**** SUPPLIED ENTRIES

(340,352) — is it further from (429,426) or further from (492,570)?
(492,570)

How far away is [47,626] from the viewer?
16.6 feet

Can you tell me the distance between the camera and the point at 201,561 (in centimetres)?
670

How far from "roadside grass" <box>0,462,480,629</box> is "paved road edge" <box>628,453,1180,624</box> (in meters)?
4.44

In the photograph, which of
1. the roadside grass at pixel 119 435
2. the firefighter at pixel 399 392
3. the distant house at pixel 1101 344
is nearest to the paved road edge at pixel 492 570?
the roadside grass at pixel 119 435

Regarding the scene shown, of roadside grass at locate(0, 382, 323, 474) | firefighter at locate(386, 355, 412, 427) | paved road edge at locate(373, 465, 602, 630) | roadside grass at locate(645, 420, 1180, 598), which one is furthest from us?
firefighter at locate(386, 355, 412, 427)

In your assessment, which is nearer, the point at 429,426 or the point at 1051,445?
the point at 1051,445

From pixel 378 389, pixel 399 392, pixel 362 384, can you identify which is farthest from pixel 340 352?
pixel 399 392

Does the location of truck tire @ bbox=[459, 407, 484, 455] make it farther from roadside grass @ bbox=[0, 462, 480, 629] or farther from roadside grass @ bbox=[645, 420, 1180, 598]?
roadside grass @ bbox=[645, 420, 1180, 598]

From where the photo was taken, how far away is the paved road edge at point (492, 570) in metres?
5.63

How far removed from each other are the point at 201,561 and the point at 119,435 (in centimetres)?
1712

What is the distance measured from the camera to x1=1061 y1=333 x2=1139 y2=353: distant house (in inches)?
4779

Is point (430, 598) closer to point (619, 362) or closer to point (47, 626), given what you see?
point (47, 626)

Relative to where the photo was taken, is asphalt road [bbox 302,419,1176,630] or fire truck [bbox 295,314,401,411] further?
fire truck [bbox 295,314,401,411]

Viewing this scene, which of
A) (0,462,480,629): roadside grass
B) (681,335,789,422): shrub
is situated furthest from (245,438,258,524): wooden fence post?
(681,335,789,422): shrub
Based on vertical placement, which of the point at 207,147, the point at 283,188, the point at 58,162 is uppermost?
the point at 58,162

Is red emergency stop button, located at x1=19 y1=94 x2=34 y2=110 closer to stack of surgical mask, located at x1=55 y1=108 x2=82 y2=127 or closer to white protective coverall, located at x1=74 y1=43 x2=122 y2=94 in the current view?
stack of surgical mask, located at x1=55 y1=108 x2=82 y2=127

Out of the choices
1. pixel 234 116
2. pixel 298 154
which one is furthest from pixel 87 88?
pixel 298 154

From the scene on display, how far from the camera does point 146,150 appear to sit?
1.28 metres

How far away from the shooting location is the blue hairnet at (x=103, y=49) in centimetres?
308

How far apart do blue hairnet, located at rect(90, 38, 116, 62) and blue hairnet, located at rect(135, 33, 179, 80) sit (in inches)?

********

● **PROBLEM TO WORK ON**: Copy out each of the records above word for word.

● **COMPLETE OUTPUT**:
(340,352) — is it further from (429,426) or further from (492,570)?
(492,570)

How far away is [47,626] from the viewer?
16.6 feet

Can you tell me the distance between the camera and the point at 201,561 (in centimetres)?
670

How far from "roadside grass" <box>0,462,480,629</box> is "paved road edge" <box>628,453,1180,624</box> (in meters)?
4.44

In the photograph, which of
1. the roadside grass at pixel 119 435
2. the firefighter at pixel 399 392
3. the distant house at pixel 1101 344
is nearest to the paved road edge at pixel 492 570?
the roadside grass at pixel 119 435

Regarding the scene shown, of roadside grass at locate(0, 382, 323, 474) | firefighter at locate(386, 355, 412, 427) | paved road edge at locate(373, 465, 602, 630) | roadside grass at locate(645, 420, 1180, 598), which one is furthest from us?
firefighter at locate(386, 355, 412, 427)

In your assessment, which is nearer, the point at 429,426 or the point at 1051,445?
the point at 1051,445

From pixel 378 389, pixel 399 392, pixel 362 384, can you identify which is farthest from pixel 340 352?
pixel 399 392

Does the location of truck tire @ bbox=[459, 407, 484, 455] make it farther from roadside grass @ bbox=[0, 462, 480, 629] or farther from roadside grass @ bbox=[645, 420, 1180, 598]?
roadside grass @ bbox=[645, 420, 1180, 598]

From where the photo was taken, how far away is the paved road edge at point (492, 570) in metres?
5.63

How far removed from each other are the point at 201,561 and the point at 119,435 (in centimetres)?
1712

What is the distance measured from the camera to x1=1061 y1=333 x2=1139 y2=353: distant house (in inches)?
4779

Is point (430, 598) closer to point (619, 362) or closer to point (47, 626), given what you see?
point (47, 626)

Relative to where the photo was taken, is asphalt road [bbox 302,419,1176,630] or fire truck [bbox 295,314,401,411] further?
fire truck [bbox 295,314,401,411]

Viewing this scene, which of
A) (0,462,480,629): roadside grass
B) (681,335,789,422): shrub
is situated furthest from (245,438,258,524): wooden fence post?
(681,335,789,422): shrub
Based on vertical placement, which of the point at 207,147, the point at 283,188, the point at 58,162 is uppermost?
the point at 58,162

Is red emergency stop button, located at x1=19 y1=94 x2=34 y2=110 closer to stack of surgical mask, located at x1=55 y1=108 x2=82 y2=127 or closer to white protective coverall, located at x1=74 y1=43 x2=122 y2=94 in the current view?
stack of surgical mask, located at x1=55 y1=108 x2=82 y2=127

Out of the choices
1. pixel 234 116
2. pixel 298 154
which one is furthest from pixel 87 88?
pixel 298 154

From the scene on display, how far from the camera does point 146,150 appear to sit?
1.28 metres

How far away from the shooting location is the blue hairnet at (x=103, y=49) in centimetres?
308

How far apart do blue hairnet, located at rect(90, 38, 116, 62) and blue hairnet, located at rect(135, 33, 179, 80) sit (in inches)?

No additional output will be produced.